Falstaff’s antics have a certain grating quality about them; suggesting maybe the passage of time or else a subterranean subversive element of Shakespeare’s playcraft. Much of the humor is built around fat jokes made at Falstaff’s expense, sometimes by Falstaff himself but more often by Prince Henry, who enjoys insult humor as his target is not free to answer back in kind.

It isn’t Shakespeare’s most accessible comedy, reliant on a lot of wordplay. But the glimpses we get of lower-class tavern life feel amazingly authentic and alive despite the years, with minor characters getting their chances to make an impression amid the scrum.
The title page of a 1598 quarto of Henry IV, Part I, published at the height of its author's career, advertises the battle of Shrewsbury and "the humourous conceits of Sir John Falstaffe." Image from https://www.shakespearetheatre.org/watch-listen/playing-at-history/. 

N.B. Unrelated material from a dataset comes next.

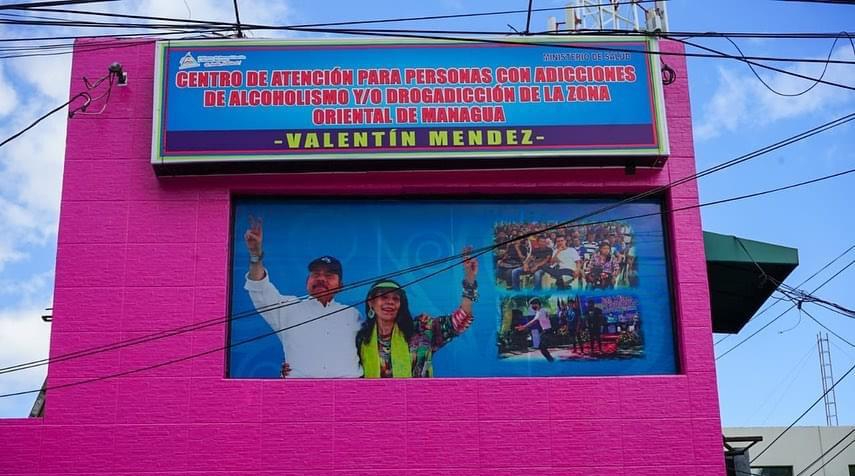 Ortega y Murillo convierten 100% Noticias en un «altar para exaltar su imagen»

I love the way the play moves from scene to scene, shifting from King Henry’s court to enemy encampments to the streets of London. Shakespeare makes it all very diverting, yet amid this kaleidoscope approach you feel the disparate elements Henry’s England of 1403 coming together in a way that remind you of the stakes involved.

In this way, Henry IV, Part I forms the pivot of the second Henriad, which begins with Richard II and continues with Henry IV, Part II and Henry V, examining the tricky question of how divine right and popular will intersect when it comes to ruling over a state. That it does so while managing to be so entertaining demonstrates both Shakespeare’s enduring greatness and the daunting complexity of medieval politics. A great play both for what it says by itself and how it connects to the rest of this epic drama.